Sharon Barr, Executive Vice President of AstraZeneca and Head of Global Biopharmaceuticals R&D, said: "The results of the BaxHTN Phase 3 trial demonstrate the potential of baxdrostat in addressing difficult-to-control hypertension despite multiple treatments, one of the toughest challenges in cardiovascular therapy."We look forward to advancing the registration and submission of baxdrostat in multiple countries in the coming months, and rapidly progressing clinical development programs in indications where aldosterone plays a crucial role, such as chronic kidney disease and heart failure prevention.。"
Increasing evidence suggests that aldosterone dysregulation is one of the key biological drivers of hypertension, which can lead to elevated cardiovascular and renal risks in patients.A large meta-analysis found that every 10 mmHg reduction in systolic blood pressure can decrease the risk of major cardiovascular adverse events by approximately 20%.Further highlighting the urgent need for innovative treatments targeting the causes of hypertension.

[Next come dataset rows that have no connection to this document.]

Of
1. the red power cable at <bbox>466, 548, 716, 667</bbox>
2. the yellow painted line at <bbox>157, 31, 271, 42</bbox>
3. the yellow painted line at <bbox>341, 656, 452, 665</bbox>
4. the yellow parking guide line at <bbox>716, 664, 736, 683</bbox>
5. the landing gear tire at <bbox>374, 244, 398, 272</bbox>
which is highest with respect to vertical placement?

Baxdrostat isHighly selective, potent oral small molecule drug,It is a highly selective aldosterone synthase inhibitor (ASI), targeting one of the hormones that cause increased blood pressure and elevated cardiovascular and renal risks.Clinical studies show that baxdrostat significantly reduces aldosterone levels over a wide dose range without affecting cortisol levels.Currently, the drug is undergoing clinical trials worldwide, with more than 20,000 patients enrolled cumulatively. The trials include its use as a monotherapy for treating hypertension and primary aldosteronism, combination therapy with dapagliflozin for chronic kidney disease and hypertension, as well as the prevention of heart failure in patients with hypertension.
References:
[1] Baxdrostat Demonstrates Statistically and Clinically Significant Reduction in Systolic Blood Pressure in Patients with Resistant Hypertension in the BaxHTN Phase III Trial. From https://www.prnasia.com/story/501548-1.shtml
Disclaimer: This article is for information exchange purposes only. The views expressed in the article do not represent the position of WuXi AppTec, nor does WuXi AppTec support or oppose the views mentioned in the article. This article is not a recommendation for treatment plans. For guidance on treatment options, please visit a正规 hospital.